— BEGIN Source passage —

So after a conversation with my sister and brother-in-law last weekend, I’ve been thinking about one of those questions that literature students always get and never, I think, know exactly how to answer. Basically it asks why literature is so elliptical, and therefore elitist.
Let me qualify. My sister and brother-in-law are both well-educated, especially in their fields of IT communications and geology, respectively. They’re smart, well off, and entirely satisfied with where their education has gotten them in life.
My brother-in-law likes to maintain that, other than being kind of nice, literature is pretty useless, and literature professors are doing everything they can to dupe universities into thinking the opposite. My sister just says she doesn’t “get it.”
We were arguing about religion the other night, which we do frequently, and which really gets all of us thinking on all cylinders. I brought up Tess of the D’Urbervilles, one of my favorite novels, to talk about agnosticism and the feeling of being abandoned by an imperceivable God who, in Hardy’s words, “must be either limited in power, unknowing, or cruel.” The allusion seemed to catch my brother-in-law’s attention (I think he thinks that all of nineteenth-century literature assumes the omnipotence, omniscience, and goodness of God without question), and as he was intrigued by the psychology of agnosticism, we kept talking about it.
Within a few minutes, though, the conversation turned to literature. Why did Hardy need to write the novel, my brother-in-law asked, if that’s what he was saying in it? Why didn’t he just come out and say it? Putting it in novel form seemed like just another conspiracy to keep the wrong people from “getting it” and thus maintaining that they had something to teach.
One answer, I suppose, is that this is my interpretation of the novel; whether or not it’s what Hardy meant to write is another story. We can get into these is-the-author-dead conversations, but it doesn’t help with my brother-in-law’s primary, rather Marxist, question: why is what’s said through literature impossible to convey directly in a manner that a “layperson”–that is, one without a strong education in literature, or a strong background in reading it–would understand? These are people for whom irony has little resonance; of “he was not the least of men” and “he was the greatest man” they would see the latter as more laudatory (the author of Beowulf would argue with that, I fear); and you can’t tell them that they are supposed to feel the opposite because that’s just not how literature actually works. If I can say “being an agnostic makes you mad at God,” and a list of other statements about what the novel is “saying,” why bother writing the novel and then having to teach people how to make those interpretations?

— END Source passage —
— BEGIN Excerpted data —

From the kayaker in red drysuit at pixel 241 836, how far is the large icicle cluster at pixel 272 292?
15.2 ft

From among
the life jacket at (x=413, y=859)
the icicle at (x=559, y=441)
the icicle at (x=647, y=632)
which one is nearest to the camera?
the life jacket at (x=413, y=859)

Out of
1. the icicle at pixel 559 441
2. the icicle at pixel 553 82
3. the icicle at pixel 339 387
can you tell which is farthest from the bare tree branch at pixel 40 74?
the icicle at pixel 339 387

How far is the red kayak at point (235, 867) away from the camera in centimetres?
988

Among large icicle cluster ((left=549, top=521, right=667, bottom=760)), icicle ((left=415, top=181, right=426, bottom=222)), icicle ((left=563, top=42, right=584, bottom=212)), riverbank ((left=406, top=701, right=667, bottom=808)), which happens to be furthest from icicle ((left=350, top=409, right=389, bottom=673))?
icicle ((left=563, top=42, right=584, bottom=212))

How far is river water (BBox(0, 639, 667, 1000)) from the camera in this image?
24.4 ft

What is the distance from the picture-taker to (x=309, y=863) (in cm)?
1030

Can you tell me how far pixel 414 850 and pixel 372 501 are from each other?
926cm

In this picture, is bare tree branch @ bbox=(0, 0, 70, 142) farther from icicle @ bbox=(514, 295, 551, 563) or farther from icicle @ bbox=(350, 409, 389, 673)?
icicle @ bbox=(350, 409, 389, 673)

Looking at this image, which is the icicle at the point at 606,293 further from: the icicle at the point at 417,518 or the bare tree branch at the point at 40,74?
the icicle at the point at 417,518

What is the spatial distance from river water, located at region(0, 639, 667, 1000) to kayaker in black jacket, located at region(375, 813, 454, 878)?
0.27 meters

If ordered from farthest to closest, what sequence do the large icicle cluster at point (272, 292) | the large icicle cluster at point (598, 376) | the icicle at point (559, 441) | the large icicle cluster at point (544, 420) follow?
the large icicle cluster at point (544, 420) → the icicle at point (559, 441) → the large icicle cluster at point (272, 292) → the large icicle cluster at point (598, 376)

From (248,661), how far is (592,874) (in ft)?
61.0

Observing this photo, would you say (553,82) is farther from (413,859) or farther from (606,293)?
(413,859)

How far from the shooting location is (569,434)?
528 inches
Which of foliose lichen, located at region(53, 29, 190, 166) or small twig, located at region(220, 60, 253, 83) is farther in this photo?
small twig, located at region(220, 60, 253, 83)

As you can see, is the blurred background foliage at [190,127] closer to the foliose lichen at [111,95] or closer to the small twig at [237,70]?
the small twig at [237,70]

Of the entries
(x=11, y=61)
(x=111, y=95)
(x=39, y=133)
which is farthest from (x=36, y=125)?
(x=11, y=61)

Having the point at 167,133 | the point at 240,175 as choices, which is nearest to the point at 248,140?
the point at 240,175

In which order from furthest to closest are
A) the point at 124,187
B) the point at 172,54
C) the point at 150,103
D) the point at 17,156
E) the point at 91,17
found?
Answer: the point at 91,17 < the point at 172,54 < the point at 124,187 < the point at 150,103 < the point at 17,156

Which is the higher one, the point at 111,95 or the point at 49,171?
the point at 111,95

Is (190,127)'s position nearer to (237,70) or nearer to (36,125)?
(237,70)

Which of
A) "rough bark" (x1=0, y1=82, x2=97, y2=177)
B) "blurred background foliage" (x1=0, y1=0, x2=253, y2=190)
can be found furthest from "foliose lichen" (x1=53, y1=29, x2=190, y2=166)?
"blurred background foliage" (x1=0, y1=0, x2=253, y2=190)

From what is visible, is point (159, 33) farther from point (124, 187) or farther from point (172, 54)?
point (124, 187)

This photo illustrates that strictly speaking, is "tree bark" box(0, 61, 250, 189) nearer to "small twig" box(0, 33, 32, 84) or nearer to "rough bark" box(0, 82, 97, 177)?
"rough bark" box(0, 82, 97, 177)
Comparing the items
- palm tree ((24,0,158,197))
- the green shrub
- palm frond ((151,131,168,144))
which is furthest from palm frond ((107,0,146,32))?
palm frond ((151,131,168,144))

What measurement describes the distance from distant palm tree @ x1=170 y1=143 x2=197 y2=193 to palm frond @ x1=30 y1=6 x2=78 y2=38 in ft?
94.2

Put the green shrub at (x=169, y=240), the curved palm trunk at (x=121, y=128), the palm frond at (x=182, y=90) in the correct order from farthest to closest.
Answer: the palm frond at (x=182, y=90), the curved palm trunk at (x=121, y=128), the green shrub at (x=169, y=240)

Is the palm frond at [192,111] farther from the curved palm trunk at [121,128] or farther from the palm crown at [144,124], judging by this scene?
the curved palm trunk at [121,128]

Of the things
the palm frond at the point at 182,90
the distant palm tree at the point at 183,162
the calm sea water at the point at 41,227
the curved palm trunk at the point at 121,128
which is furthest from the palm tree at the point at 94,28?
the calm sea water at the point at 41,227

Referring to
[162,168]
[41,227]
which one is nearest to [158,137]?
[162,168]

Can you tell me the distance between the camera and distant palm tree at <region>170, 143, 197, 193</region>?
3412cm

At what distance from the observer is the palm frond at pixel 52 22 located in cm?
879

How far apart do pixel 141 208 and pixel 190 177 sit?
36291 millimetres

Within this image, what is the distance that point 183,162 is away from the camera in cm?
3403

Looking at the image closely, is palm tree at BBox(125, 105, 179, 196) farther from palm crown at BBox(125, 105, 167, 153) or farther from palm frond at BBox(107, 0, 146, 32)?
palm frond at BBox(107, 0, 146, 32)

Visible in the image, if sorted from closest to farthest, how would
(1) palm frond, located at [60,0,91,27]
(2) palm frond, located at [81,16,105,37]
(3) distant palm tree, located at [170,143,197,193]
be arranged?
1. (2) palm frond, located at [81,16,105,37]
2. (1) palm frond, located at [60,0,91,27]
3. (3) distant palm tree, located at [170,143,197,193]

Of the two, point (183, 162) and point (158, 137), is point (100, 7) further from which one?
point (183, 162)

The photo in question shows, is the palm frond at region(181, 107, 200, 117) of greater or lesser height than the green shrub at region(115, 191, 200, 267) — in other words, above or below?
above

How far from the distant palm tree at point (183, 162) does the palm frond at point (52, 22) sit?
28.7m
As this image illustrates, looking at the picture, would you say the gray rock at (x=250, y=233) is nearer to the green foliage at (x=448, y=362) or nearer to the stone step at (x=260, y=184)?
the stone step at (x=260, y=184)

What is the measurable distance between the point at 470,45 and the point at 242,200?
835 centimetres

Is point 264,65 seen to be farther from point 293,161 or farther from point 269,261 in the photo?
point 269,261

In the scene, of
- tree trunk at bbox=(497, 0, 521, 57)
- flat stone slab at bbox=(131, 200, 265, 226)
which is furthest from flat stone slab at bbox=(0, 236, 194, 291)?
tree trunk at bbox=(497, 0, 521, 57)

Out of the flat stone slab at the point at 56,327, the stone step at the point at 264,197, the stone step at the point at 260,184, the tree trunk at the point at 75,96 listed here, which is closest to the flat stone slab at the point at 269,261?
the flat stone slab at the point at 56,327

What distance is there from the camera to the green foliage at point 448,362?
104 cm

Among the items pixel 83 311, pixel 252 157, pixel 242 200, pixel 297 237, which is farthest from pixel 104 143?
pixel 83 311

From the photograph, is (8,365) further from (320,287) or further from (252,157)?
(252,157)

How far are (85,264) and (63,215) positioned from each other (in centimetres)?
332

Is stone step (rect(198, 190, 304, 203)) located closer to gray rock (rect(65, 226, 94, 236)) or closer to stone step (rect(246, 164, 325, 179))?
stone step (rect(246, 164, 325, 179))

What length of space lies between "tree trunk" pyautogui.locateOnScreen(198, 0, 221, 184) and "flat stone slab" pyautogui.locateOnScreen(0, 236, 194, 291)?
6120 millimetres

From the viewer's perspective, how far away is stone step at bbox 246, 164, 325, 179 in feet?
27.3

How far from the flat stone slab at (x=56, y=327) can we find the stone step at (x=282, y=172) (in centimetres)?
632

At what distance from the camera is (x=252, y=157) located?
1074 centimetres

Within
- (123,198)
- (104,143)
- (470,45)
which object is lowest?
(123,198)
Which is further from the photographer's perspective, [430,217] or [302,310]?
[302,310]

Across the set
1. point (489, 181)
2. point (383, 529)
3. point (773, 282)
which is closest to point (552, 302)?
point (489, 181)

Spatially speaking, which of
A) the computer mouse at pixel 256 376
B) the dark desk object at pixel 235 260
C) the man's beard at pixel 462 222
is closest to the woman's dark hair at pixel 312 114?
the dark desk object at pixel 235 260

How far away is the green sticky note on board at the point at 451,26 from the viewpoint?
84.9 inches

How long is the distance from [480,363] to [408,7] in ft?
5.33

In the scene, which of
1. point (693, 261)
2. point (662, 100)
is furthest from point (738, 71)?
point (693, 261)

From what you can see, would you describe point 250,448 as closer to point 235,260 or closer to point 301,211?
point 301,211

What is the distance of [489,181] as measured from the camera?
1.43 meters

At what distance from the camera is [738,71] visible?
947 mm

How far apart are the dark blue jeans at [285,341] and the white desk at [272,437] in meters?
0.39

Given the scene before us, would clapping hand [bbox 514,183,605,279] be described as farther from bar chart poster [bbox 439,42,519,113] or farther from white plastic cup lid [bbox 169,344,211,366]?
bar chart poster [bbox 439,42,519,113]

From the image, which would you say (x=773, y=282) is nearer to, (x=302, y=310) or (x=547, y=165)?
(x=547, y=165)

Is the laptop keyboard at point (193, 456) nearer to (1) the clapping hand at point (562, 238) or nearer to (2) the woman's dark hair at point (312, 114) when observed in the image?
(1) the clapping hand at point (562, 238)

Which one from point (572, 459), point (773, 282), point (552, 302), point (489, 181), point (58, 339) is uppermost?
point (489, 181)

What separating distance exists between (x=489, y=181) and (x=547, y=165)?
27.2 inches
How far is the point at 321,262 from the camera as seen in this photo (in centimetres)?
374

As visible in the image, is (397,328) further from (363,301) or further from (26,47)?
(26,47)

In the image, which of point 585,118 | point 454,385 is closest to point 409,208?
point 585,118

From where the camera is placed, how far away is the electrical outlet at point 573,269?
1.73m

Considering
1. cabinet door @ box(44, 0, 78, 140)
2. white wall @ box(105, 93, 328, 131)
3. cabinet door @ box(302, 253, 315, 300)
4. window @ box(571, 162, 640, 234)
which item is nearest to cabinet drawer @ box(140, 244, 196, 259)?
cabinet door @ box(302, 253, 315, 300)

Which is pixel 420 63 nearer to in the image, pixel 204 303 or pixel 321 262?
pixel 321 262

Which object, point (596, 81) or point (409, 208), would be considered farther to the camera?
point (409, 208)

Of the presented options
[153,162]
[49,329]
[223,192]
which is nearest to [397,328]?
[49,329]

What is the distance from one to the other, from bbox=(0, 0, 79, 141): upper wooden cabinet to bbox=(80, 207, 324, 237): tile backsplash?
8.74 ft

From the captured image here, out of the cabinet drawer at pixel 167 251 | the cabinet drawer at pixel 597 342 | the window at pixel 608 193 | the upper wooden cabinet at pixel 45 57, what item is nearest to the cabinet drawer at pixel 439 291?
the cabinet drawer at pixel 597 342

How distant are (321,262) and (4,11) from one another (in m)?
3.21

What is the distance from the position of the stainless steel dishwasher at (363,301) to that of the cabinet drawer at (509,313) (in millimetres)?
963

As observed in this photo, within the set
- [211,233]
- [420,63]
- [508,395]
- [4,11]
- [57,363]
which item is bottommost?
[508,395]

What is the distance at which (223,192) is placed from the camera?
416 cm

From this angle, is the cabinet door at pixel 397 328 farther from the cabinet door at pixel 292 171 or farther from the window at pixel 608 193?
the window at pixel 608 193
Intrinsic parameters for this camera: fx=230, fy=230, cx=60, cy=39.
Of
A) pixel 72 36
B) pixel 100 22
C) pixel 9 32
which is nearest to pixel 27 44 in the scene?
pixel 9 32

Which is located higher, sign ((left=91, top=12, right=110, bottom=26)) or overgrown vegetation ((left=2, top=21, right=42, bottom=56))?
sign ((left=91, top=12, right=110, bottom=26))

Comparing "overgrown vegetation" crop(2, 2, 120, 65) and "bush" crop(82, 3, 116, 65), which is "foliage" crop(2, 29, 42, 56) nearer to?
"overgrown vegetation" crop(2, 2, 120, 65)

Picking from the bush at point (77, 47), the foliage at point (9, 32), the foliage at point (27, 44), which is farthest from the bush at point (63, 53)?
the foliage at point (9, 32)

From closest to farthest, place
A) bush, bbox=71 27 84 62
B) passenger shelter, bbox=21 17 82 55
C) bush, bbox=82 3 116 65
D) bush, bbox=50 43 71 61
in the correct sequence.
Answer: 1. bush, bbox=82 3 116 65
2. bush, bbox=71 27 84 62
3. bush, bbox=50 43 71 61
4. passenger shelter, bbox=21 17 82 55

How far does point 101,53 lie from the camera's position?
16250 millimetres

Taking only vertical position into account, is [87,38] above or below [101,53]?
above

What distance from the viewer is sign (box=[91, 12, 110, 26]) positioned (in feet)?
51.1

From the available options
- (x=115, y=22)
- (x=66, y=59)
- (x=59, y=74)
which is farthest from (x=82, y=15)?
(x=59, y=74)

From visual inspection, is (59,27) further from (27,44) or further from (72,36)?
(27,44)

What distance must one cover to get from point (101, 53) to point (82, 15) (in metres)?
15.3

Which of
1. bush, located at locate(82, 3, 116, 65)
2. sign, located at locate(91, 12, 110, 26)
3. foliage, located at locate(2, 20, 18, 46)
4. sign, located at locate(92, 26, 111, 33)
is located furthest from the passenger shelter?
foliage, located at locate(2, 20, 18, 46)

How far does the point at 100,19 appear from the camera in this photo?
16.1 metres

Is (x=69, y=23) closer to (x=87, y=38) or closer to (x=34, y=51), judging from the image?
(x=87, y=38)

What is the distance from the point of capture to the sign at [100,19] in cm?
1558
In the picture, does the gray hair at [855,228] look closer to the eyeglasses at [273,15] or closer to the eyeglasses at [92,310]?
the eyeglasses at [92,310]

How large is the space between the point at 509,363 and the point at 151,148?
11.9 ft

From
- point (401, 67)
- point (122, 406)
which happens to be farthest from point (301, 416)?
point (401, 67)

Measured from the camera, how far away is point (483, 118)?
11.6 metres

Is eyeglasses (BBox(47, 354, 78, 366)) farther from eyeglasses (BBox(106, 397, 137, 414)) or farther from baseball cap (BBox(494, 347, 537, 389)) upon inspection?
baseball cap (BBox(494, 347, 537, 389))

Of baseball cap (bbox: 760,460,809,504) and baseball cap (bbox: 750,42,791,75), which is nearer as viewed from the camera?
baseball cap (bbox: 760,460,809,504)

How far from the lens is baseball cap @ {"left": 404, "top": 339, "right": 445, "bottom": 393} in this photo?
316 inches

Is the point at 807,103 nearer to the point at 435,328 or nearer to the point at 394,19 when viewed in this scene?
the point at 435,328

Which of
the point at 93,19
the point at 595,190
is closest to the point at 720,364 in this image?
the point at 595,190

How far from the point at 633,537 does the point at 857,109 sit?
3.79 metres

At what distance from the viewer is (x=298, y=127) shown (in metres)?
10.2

— END Excerpted data —

— Exercise details —
Please list the conditions that, in the Hardy quotation in the passage on literature and elitism, an imperceivable God must be in. The task can be done without the items.

— Completed task —
- Limited in power
- Unknowing
- Cruel